── Selected text ──

I recently published my first paper as a PhD student! Along with a manuscript (“Addressing the Mean-Variance Relationship in Spatially Resolved Transcriptomics Data with Spoon” 2025), we developed a freely available software package in R/Bioconductor (“Spoon Bioconductor Package” 2025).
I’m writing a short overview of the project as this blog post. Feel free to read the full paper for references and more detailed explanations! This work was funded by NIH grants and the CZI.
The Problem
The mean-variance relationship has been shown to bias differential gene expression analyses in bulk and single cell RNA-sequencing data, and there are many methods to correct for it. We wanted to explore if this bias exists in spatially-resolved transcriptomics (SRT) data as well, namely in spatially variable gene (SVG) detection. The first way we quantified this was with nnSVG, a method to detect SVGs. Briefly, nnSVG utilizes a nearest neighbor Gaussian process regression model per gene which can separate out spatial and nonspatial variance components of total variance. We showed that the mean and nonspatial component of variance were related in several 10x Genomics Visium datasets, and this trend was similar to what we would expect from other forms of sequencing data.
We then extended our findings to other SVG detection methods which do not separate out the total variance into components. We developed the mean-rank relationship as a proxy for the mean-variance relationship. For all six methods, there was a clear relationship between the mean and rank in that genes with higher mean expression were more likely to be ranked as more spatially variable than genes with lower mean expression. We showed similar findings with simulated data as well.
You may be thinking, so what if highly expressed genes are more likely to be called SVGs?
We may use SVG detection tools in diseased tissue or tissue from cancerous tumors, hoping to find genes that vary in a spatial manner. If we use methods that bias against lowly expressed genes, we may miss some important ones just because of their level of expression. In fact, we showed this concept with gene set enrichment analysis (GSEA) toward the end of the paper.

───

— Instructions —
**A)** Please update the blog post about Spoon, everything from "The Problem" down to "of sequencing data.", replacing "10x Genomics Visium" with "Visium".
**B)** Write the next part of the blog post about Spoon, picking up after its last sentence.

── Source information ──

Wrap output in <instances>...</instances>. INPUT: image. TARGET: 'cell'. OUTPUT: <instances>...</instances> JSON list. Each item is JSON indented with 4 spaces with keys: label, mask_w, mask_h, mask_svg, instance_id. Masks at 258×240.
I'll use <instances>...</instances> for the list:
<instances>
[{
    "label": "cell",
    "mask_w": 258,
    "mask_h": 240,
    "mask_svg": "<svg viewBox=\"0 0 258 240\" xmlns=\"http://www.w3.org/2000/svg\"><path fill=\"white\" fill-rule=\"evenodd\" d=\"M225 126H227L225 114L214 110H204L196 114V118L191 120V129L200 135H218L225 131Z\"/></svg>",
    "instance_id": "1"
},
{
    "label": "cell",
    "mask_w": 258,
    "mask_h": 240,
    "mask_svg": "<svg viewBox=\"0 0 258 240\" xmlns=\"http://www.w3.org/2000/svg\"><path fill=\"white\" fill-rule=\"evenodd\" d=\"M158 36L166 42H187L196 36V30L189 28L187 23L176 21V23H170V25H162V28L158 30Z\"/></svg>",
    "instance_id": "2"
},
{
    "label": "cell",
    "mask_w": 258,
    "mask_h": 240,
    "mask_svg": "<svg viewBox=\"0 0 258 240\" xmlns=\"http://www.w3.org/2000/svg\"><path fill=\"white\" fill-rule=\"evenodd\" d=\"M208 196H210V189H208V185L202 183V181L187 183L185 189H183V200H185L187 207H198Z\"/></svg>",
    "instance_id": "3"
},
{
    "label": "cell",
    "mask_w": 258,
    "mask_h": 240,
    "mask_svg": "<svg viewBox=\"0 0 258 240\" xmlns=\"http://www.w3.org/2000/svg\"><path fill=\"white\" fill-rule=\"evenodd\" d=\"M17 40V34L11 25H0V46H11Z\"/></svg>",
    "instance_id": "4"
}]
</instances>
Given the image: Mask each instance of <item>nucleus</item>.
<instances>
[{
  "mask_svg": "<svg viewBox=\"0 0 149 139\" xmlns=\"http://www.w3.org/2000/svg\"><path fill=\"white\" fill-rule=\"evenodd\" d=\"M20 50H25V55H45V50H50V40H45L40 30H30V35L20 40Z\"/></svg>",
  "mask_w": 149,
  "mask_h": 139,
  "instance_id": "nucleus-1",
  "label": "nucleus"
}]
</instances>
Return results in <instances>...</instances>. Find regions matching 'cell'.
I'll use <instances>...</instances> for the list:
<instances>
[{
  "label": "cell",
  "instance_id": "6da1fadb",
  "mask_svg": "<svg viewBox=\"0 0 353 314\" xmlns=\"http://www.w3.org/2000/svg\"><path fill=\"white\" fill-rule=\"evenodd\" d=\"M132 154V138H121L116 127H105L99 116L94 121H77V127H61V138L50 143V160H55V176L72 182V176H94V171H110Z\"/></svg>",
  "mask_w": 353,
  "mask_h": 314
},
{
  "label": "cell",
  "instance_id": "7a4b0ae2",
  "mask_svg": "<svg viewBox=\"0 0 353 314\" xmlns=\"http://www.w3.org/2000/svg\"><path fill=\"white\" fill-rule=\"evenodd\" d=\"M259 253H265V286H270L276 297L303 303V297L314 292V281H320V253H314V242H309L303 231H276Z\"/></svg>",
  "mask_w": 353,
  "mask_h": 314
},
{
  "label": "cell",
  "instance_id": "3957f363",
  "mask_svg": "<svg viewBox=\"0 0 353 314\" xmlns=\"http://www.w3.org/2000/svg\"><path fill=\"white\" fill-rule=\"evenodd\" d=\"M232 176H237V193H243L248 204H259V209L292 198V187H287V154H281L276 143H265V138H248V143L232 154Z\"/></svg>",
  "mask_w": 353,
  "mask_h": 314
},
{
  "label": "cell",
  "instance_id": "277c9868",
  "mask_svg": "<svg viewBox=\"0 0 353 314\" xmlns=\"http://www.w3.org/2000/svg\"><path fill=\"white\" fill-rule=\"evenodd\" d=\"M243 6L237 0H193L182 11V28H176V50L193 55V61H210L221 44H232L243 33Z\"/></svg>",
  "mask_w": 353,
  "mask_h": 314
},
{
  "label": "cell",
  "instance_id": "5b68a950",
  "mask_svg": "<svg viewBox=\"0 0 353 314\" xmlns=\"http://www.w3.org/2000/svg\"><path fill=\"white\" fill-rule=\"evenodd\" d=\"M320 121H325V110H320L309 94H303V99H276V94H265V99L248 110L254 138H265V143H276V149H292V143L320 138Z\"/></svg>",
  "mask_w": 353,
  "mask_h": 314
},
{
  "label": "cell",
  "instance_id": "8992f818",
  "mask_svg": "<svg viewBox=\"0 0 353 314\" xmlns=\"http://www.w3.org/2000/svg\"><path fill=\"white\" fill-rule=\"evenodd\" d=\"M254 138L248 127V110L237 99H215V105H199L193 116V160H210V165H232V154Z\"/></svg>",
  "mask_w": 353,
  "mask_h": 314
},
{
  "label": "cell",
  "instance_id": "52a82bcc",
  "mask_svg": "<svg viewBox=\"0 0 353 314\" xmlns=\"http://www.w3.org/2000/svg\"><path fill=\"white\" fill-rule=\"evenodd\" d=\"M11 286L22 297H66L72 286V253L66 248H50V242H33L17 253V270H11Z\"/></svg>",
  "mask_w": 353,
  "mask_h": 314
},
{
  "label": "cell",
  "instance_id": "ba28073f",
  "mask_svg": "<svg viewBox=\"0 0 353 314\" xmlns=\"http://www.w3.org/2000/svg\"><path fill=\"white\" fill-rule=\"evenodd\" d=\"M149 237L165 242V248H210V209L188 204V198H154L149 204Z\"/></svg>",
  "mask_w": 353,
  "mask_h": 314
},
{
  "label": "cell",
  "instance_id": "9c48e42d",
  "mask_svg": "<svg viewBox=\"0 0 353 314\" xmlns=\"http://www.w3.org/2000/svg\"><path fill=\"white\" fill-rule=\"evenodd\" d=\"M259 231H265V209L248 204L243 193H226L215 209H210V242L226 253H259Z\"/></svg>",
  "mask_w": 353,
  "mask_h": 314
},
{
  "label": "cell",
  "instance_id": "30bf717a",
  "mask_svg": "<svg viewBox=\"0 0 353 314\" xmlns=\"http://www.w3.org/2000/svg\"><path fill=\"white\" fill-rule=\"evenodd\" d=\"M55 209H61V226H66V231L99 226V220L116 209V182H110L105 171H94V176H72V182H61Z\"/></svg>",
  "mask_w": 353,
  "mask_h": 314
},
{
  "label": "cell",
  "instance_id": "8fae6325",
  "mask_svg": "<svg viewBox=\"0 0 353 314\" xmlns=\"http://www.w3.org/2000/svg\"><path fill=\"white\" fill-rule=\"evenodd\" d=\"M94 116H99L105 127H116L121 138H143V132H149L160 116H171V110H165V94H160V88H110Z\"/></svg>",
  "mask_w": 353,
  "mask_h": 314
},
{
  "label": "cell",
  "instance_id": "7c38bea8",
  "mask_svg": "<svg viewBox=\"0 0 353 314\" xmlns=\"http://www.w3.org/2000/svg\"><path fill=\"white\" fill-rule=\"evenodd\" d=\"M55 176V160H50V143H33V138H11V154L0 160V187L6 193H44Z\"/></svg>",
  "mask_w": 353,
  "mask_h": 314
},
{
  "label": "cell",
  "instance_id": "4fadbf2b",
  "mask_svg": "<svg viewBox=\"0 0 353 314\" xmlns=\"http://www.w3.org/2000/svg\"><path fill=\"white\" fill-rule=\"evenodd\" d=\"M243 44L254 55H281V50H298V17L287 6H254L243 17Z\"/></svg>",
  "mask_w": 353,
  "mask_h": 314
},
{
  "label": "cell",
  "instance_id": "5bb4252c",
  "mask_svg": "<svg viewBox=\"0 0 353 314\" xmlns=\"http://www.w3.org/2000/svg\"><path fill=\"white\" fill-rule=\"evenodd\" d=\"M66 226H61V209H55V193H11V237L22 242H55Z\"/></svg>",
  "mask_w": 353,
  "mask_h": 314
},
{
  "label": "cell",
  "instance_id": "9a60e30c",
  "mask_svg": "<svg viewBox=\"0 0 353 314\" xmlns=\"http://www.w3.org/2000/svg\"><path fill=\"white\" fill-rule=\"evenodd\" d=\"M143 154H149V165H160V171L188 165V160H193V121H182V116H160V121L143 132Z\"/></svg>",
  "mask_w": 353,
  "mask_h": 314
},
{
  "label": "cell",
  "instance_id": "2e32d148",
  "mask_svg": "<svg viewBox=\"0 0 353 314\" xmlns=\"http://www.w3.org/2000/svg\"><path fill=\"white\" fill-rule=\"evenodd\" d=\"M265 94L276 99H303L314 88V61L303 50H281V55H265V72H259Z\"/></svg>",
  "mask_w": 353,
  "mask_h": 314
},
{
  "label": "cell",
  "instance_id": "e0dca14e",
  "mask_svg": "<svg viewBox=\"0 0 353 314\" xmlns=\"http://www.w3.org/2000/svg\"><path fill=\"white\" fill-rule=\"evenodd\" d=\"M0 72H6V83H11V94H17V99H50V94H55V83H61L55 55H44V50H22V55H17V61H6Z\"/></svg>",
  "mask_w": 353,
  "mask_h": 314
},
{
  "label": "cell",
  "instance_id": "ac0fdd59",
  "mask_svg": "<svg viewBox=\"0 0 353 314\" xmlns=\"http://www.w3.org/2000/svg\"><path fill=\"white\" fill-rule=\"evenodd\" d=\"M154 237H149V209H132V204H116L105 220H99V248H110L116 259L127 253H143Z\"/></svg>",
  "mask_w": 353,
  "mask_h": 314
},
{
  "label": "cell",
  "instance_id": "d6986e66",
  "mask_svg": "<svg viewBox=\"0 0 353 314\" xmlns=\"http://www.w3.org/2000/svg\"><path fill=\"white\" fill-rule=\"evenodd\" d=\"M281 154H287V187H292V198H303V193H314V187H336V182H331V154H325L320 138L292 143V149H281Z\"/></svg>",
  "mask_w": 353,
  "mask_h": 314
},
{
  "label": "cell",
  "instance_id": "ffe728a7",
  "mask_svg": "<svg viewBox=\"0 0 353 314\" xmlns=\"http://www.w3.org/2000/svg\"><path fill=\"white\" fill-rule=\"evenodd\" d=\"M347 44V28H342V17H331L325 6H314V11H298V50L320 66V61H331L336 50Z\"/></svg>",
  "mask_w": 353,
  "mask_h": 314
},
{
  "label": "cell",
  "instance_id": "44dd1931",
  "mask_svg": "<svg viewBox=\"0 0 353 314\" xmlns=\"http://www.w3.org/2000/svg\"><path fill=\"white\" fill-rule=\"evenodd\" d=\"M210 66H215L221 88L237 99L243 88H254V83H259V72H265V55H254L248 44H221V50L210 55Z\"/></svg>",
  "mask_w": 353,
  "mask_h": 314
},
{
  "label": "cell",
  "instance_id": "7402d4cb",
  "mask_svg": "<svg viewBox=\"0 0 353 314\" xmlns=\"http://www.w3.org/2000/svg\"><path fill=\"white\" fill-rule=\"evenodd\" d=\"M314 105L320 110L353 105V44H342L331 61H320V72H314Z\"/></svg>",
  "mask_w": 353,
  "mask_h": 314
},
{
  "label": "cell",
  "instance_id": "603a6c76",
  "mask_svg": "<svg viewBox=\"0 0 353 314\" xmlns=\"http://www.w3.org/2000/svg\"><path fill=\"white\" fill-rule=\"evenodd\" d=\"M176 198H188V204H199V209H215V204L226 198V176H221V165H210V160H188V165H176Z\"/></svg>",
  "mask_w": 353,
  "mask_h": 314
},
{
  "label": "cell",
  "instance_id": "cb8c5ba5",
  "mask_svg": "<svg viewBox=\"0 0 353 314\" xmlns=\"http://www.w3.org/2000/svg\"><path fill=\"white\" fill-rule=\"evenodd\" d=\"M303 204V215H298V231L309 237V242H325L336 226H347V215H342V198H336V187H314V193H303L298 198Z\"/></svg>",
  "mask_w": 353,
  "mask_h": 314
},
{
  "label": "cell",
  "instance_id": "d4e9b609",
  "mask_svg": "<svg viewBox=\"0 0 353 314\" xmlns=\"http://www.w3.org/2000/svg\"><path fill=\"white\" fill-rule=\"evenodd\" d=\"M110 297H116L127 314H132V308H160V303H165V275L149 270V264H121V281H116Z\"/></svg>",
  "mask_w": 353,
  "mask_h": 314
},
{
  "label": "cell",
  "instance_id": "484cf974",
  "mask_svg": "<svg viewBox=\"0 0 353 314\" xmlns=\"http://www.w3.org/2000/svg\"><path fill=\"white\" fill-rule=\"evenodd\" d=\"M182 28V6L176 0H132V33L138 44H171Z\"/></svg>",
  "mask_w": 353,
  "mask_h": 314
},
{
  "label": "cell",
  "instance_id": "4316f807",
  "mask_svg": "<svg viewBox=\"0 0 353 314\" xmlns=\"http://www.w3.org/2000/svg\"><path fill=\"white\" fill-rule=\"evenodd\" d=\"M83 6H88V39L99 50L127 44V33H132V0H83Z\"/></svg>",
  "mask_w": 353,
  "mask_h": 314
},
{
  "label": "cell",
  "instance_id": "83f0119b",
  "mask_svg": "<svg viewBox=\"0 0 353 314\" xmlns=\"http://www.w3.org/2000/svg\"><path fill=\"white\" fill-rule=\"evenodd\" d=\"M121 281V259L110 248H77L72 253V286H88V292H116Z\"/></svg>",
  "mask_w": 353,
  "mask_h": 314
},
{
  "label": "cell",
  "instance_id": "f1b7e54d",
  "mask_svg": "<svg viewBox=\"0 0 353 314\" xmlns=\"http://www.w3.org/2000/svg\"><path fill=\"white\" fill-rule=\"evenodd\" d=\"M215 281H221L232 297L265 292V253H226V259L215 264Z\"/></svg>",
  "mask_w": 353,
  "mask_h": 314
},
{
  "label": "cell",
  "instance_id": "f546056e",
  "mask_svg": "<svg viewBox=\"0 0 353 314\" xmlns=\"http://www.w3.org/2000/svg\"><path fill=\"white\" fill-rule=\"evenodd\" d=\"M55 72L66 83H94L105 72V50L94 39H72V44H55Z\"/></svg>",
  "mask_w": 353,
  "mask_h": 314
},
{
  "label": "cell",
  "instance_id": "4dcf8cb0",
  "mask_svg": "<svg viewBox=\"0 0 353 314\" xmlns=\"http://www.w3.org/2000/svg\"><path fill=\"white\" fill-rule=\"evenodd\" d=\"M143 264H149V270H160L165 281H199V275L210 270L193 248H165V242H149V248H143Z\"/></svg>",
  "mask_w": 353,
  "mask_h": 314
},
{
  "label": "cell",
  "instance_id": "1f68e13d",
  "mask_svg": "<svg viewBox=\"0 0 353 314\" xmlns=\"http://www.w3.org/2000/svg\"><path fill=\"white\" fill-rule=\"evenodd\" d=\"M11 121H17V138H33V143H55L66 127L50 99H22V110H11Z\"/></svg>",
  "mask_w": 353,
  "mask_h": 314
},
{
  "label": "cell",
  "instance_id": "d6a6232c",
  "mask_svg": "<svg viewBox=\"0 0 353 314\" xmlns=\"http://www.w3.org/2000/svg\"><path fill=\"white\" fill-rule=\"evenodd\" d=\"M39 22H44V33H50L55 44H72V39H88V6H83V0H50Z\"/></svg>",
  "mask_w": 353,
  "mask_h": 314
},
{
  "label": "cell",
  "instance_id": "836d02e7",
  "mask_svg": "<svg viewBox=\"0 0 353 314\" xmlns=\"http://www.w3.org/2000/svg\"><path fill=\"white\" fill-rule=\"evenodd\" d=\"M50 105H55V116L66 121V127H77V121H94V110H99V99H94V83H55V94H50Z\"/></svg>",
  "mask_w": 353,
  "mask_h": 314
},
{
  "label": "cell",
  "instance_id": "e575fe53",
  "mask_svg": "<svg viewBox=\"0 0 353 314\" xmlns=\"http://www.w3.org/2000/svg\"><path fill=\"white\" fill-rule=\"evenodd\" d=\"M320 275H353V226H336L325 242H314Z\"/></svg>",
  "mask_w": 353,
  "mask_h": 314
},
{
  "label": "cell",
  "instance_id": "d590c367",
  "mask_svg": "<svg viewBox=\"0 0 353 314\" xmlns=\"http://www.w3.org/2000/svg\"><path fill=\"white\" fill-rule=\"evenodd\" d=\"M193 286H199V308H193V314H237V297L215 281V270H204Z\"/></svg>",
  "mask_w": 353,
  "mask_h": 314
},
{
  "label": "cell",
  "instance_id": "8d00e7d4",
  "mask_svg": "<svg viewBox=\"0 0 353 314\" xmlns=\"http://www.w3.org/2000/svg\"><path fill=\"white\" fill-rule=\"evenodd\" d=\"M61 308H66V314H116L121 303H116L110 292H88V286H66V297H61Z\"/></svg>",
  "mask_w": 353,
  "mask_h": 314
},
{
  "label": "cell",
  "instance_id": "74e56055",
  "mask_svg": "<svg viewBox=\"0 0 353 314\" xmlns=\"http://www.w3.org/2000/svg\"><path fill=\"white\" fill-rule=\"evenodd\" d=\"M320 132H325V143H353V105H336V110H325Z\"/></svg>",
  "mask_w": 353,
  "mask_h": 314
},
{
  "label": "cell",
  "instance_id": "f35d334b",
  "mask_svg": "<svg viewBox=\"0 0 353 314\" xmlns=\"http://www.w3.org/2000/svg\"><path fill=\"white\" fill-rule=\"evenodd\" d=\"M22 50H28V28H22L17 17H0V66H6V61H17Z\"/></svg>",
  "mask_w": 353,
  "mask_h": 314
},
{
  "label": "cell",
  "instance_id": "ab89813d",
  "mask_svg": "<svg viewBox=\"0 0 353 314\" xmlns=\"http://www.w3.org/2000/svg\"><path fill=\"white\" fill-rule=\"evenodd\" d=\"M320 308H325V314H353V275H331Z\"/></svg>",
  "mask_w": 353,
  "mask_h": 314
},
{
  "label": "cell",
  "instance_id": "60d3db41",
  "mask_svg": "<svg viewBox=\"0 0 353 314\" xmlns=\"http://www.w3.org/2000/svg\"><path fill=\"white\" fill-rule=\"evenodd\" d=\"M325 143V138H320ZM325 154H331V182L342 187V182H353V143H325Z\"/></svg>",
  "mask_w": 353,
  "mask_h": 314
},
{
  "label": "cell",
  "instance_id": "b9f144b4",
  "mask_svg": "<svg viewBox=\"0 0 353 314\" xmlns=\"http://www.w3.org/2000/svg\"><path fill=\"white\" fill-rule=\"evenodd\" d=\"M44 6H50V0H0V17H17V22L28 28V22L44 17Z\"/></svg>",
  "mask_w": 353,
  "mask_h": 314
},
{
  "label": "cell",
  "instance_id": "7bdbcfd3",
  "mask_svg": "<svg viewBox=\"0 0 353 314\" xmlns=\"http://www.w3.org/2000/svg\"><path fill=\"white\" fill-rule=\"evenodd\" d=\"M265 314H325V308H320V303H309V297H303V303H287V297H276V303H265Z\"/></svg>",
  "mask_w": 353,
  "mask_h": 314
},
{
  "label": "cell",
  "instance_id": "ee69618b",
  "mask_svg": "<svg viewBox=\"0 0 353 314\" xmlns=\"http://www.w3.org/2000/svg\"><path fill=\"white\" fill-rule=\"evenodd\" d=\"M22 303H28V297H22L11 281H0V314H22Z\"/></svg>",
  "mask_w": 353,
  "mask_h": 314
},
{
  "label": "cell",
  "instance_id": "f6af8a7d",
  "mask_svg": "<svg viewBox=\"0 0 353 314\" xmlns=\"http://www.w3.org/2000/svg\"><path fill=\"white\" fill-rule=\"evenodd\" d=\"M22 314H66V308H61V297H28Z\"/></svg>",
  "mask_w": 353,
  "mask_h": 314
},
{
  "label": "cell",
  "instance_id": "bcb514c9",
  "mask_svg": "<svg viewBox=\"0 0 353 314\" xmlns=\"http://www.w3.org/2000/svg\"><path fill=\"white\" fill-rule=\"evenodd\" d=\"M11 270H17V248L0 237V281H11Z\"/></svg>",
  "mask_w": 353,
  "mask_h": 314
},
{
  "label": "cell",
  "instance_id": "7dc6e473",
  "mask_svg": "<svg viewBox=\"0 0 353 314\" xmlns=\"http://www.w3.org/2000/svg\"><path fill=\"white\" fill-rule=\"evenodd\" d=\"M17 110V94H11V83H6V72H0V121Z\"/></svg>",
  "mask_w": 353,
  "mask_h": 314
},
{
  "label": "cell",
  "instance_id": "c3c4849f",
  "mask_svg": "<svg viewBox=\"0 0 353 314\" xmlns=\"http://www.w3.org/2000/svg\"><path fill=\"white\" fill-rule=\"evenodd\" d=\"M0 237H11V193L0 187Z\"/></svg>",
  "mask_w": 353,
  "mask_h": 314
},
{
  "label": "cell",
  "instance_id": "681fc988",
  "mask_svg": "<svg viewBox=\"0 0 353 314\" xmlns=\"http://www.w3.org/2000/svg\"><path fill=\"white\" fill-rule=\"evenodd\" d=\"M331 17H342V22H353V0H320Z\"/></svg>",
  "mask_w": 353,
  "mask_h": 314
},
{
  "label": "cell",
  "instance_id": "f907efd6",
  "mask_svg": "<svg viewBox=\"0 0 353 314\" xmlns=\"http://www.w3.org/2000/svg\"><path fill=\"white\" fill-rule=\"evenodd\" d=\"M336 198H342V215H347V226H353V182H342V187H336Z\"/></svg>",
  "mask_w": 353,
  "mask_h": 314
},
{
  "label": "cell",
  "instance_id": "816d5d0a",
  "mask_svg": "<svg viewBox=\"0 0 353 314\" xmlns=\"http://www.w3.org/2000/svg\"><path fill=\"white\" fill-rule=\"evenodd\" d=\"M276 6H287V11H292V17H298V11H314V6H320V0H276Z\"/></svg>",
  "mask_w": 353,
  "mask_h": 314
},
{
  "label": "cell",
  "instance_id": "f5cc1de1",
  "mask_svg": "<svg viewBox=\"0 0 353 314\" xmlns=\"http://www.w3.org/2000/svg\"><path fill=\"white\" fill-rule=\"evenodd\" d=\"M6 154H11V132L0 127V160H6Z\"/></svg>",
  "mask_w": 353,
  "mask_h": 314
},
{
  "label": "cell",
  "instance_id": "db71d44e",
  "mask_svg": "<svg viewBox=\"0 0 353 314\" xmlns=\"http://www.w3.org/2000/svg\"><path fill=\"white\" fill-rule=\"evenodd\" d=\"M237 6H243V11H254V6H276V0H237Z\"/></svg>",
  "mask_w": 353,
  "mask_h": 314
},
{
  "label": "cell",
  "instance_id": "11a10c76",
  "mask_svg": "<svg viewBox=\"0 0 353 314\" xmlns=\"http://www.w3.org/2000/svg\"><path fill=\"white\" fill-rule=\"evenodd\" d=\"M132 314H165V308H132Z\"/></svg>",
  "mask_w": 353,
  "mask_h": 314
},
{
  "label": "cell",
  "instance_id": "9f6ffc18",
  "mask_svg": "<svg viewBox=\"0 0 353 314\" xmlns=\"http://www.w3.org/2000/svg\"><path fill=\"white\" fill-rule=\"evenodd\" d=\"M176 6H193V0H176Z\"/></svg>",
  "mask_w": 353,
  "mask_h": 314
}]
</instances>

───

— Results by task —
**A)**
The Problem
The mean-variance relationship has been shown to bias differential gene expression analyses in bulk and single cell RNA-sequencing data, and there are many methods to correct for it. We wanted to explore if this bias exists in spatially-resolved transcriptomics (SRT) data as well, namely in spatially variable gene (SVG) detection. The first way we quantified this was with nnSVG, a method to detect SVGs. Briefly, nnSVG utilizes a nearest neighbor Gaussian process regression model per gene which can separate out spatial and nonspatial variance components of total variance. We showed that the mean and nonspatial component of variance were related in several Visium datasets, and this trend was similar to what we would expect from other forms of sequencing data.

**B)**
Our Solution
We were inspired by the limma-voom method for RNA-sequencing data. Briefly, we leveraged empirical Bayes techniques to estimate observation- and gene-level weights. Instead of linear regression, we used Gaussian process regression to model the SRT data to calculate the precision weights. We then leveraged the Delta method to rescale the data and covariates by these weights, and these rescaled matrices were used as input into SVG detection methods.
Impact
We showed that using our method reduced the impact of the mean-variance relationship on SVG detection in simulated data. Extending this finding to real biological data, we used GSEA on unweighted and weighted SVG sets from four cancer datasets. We found that the weighted SVG sets showed stronger biological relevance to the cancer of the dataset compared to the unweighted SVG sets!
Software
We added a step-by-step vignette and tutorial to the R/Bioconductor package to make it easier for the community to use. It interfaces with the SpatialExperiment class, and it can also accept matrices as input.
The name “spoon” is a portmanteau made by combining the method “limma-voom” and “spatial”.
Thanks for reading and feel free to try out our method!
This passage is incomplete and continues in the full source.